## [Text passage]
Intuit questions rival H&R Block's customer numbers

Saturday, February 4, 2006

KANSAS CITY, Mo. -- Intuit Inc. is defending advertising of its TurboTax software against rival H&R Block Inc., which claimed its smaller competitor's campaign was misleading.

Mountain View, Calif.-based Intuit filed court documents Thursday claiming H&R Block has made inconsistent statements on the number of tax returns it prepares. H&R Block says Intuit has muddled the numbers released by its Kansas City-based rival.

The conflict began Jan. 9 when Intuit began airing ads that claimed "more returns were prepared with TurboTax last year than at all the H&R Block stores combined."

H&R Block, which makes its own software called TaxCut, sued, saying its stores prepared more than 26 million returns last year compared with 21 million returns generated by TurboTax users. Intuit then amended its ads.

The papers filed by Intuit in U.S. District Court in Kansas City on Thursday claim the company was relying on data that H&R Block itself made public through annual reports, investment statements and court filings.

"H&R Block not only seeks to prevent Intuit from relying on H&R Block's publicly published numbers," the filing said, "but also seeks to prevent the public at large from relying on or even having access to H&R Block's newly claimed numbers."

Intuit claims H&R Block, the nation's largest tax preparer, submitted revised customer numbers to the court four days after its original complaint but asked the records to be sealed.

"There's just all kinds of different numbers," Intuit spokesman Rob Lanesey said Friday. "We just want to get a definitive set of numbers from Block."

H&R Block spokeswoman Linda McDougall said Intuit is confusing its competitor's number of customers with the number of returns it files. H&R Block reported 19 million clients in 2005, but because many people file more than one return (both federal and state returns, for example) the number of filings exceeds 26 million.

"Numbers just don't lie, and Intuit doesn't have the numbers to back up their claim," McDougall said. "They don't understand the difference between the number of clients served and the number of tax returns prepared."

But Lanesey said H&R Block failed to explain the number that is under court seal.

"We want to continue to advertise responsibly," he said. "We need to know what the correct numbers are."

Intuit's corporate Web site says about 12.5 million copies of TurboTax were sold last year.

Shares of H&R Block closed up 6 cents Friday to $23.89 on the New York Stock Exchange, where they have traded in a 52-week range of $23.01 to $30. Intuit shares closed down $1.13 at $51.10 on the Nasdaq Stock Market, where they have traded in a 52-week range of $37.24 to $55.94.

## [What this exercise asks]
a) Answer these questions using the article about Intuit and H&R Block:
(i) On what date did Intuit begin airing the ads that started the conflict?
(ii) How many clients did H&R Block report in 2005?
(iii) According to Intuit's corporate Web site, about how many copies of TurboTax were sold last year?
b) Rewrite the paragraph of the article about Intuit and H&R Block that begins "H&R Block spokeswoman Linda McDougall said" as a short bulleted list that keeps its main facts.

## [Supplied records]
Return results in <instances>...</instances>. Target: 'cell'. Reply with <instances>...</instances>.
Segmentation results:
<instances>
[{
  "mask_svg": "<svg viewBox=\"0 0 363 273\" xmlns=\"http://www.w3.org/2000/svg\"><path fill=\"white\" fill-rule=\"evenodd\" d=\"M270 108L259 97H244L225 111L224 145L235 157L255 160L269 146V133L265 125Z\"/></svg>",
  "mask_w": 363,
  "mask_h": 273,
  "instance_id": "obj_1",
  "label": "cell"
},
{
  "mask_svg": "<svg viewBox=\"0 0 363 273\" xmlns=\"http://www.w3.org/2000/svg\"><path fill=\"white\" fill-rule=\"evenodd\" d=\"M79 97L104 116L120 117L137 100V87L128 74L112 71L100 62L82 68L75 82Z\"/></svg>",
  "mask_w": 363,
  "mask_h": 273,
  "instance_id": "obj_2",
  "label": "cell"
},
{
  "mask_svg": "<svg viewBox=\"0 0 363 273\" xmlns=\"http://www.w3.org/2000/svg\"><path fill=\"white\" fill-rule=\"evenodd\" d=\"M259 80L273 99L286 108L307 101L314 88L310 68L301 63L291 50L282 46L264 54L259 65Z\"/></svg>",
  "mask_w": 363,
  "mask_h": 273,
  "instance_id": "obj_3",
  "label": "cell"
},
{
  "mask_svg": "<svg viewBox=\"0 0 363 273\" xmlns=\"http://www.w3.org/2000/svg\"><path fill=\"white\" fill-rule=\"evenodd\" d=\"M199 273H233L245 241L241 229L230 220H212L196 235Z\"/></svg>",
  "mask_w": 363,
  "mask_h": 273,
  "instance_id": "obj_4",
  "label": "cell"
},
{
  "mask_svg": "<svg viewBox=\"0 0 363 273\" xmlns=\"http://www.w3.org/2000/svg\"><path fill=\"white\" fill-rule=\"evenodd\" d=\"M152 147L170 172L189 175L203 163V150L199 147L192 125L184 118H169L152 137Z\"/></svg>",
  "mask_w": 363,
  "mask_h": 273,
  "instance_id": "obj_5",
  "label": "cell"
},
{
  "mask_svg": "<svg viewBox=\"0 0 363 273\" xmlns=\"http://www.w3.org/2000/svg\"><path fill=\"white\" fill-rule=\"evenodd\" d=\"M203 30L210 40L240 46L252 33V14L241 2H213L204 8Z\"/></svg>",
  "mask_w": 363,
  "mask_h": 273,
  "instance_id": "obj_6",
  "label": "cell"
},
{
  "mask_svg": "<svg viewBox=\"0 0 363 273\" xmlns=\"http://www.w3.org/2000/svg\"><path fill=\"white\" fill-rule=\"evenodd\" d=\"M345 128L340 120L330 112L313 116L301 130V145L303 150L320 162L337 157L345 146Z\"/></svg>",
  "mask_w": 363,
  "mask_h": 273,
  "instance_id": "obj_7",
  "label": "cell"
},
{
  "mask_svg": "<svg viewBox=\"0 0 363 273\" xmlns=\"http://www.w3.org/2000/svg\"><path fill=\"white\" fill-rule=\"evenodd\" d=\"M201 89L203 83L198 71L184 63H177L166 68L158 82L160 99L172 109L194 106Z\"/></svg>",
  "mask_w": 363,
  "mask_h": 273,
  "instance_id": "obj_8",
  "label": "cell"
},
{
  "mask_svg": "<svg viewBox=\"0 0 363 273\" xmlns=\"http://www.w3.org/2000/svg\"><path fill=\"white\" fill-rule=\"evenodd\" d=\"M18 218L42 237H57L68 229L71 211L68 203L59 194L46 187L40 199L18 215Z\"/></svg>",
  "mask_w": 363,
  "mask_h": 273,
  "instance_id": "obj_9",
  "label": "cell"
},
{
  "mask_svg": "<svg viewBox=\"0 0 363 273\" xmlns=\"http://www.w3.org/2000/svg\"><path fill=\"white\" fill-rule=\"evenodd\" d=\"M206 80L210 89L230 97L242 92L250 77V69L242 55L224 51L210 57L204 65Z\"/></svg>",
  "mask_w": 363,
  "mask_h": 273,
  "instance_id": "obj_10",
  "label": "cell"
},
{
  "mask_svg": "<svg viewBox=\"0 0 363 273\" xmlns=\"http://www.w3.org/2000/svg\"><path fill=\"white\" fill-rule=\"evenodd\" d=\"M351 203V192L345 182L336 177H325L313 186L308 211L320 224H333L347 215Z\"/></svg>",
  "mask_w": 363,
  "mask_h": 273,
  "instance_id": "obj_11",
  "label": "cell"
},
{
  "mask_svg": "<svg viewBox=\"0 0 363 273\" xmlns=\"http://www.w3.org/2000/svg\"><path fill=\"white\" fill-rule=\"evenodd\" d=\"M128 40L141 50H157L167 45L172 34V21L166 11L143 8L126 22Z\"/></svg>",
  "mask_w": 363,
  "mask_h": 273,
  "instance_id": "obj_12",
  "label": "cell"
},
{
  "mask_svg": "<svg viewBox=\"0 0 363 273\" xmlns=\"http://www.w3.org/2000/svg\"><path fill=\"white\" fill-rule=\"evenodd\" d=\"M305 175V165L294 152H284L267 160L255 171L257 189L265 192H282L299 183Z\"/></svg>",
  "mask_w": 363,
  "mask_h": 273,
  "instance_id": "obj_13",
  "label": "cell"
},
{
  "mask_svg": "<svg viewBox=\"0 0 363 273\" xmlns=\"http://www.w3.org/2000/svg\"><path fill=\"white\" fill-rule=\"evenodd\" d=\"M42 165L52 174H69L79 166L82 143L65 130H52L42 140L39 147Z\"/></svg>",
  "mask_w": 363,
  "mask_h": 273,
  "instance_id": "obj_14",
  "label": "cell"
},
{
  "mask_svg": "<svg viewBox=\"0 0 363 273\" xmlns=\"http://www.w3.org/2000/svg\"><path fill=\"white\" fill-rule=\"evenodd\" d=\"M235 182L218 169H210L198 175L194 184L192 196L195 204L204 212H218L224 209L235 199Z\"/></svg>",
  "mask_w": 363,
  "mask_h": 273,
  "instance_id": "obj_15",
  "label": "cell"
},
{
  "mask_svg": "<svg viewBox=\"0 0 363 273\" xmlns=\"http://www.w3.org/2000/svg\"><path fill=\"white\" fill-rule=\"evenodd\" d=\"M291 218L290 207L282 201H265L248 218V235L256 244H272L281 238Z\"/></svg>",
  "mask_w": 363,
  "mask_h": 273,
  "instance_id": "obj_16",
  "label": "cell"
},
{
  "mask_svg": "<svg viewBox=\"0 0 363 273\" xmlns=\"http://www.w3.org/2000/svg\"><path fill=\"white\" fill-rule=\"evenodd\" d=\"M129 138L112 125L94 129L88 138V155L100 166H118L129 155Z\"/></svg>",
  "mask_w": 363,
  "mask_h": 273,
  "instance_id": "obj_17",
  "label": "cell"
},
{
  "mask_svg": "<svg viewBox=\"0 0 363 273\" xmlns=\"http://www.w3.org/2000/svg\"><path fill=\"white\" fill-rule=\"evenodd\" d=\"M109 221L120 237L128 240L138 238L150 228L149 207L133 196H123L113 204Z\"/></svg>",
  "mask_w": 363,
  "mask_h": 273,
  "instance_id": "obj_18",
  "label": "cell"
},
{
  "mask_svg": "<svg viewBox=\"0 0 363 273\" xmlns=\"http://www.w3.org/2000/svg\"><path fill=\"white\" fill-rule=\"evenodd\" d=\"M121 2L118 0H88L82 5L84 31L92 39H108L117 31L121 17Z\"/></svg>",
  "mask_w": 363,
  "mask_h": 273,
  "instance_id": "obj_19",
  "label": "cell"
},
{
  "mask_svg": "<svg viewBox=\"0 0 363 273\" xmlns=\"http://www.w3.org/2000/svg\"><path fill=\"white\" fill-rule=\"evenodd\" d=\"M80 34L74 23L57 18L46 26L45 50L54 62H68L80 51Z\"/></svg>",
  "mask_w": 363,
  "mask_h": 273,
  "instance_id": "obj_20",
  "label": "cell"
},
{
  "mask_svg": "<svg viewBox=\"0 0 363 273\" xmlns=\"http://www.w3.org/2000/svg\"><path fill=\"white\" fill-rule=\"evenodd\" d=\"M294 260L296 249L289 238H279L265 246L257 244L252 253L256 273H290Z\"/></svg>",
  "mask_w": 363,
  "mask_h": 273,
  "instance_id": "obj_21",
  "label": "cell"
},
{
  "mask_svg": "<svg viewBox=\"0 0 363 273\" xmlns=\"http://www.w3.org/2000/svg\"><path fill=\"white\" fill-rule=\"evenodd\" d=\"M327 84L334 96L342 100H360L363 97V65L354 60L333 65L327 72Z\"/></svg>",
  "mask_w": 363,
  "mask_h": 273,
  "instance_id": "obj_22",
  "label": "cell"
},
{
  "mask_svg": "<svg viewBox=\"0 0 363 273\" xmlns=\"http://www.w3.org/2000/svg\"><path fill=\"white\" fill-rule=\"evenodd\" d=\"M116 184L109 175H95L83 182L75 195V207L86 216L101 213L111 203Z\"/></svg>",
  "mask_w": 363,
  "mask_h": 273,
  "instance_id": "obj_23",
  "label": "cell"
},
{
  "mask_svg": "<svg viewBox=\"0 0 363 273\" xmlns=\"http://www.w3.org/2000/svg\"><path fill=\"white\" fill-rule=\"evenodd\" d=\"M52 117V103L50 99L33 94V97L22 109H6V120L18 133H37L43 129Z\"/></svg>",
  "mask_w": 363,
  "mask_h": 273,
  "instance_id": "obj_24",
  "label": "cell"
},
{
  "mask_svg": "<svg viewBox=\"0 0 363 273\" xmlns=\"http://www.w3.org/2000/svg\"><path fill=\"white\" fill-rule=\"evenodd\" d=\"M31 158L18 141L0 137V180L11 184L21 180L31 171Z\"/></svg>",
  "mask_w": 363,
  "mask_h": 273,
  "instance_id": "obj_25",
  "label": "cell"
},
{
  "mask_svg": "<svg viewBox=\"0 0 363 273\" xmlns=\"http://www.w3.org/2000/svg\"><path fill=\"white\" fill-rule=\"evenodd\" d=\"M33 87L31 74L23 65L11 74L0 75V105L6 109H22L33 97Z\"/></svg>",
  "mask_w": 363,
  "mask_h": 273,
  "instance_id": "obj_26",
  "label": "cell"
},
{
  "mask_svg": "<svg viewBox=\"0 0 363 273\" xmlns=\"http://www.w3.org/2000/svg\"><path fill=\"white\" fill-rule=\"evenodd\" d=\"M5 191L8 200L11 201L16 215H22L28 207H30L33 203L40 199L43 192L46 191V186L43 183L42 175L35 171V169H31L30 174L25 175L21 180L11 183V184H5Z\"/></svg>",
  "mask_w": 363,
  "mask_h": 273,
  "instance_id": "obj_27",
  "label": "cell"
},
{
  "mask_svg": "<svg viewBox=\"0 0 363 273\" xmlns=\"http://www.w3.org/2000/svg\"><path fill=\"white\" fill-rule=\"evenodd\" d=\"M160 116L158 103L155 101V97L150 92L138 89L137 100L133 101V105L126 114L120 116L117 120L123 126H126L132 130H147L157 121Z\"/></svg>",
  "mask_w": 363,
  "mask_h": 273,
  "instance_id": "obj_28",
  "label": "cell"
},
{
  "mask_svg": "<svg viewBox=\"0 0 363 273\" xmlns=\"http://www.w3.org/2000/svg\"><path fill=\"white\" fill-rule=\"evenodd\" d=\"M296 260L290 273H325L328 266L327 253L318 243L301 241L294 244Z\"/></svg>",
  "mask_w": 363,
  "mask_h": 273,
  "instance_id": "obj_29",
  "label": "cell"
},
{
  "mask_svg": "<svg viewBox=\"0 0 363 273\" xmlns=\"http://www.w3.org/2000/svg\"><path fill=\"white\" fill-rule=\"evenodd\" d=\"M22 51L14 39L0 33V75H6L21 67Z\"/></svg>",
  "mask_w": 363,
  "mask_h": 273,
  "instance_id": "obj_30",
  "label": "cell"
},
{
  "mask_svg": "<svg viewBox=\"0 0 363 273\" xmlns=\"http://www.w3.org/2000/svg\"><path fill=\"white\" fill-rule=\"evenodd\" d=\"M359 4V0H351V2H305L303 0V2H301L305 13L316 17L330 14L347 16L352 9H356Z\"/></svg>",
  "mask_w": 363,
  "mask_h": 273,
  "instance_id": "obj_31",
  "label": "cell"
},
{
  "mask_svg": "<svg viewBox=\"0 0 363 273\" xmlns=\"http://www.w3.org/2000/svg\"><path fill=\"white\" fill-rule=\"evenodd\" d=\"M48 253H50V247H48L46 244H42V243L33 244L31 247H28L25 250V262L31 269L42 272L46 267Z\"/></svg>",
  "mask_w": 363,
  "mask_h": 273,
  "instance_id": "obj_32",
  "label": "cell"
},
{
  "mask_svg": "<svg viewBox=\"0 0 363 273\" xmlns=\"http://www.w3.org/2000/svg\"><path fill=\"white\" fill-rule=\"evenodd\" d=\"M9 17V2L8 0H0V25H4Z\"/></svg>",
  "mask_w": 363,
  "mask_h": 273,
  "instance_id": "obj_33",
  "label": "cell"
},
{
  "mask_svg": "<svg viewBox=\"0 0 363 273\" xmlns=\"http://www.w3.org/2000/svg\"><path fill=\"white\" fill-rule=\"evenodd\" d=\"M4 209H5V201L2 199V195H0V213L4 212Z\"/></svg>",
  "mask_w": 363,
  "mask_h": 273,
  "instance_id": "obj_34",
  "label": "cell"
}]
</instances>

## [Solutions by task]
a)
(i) Jan. 9
(ii) 19 million
(iii) About 12.5 million

b)
- H&R Block spokeswoman Linda McDougall said Intuit is confusing H&R Block's number of customers with the number of returns it files.
- H&R Block reported 19 million clients in 2005.
- Many people file more than one return, such as a federal and a state return.
- As a result, H&R Block's number of filings exceeds 26 million.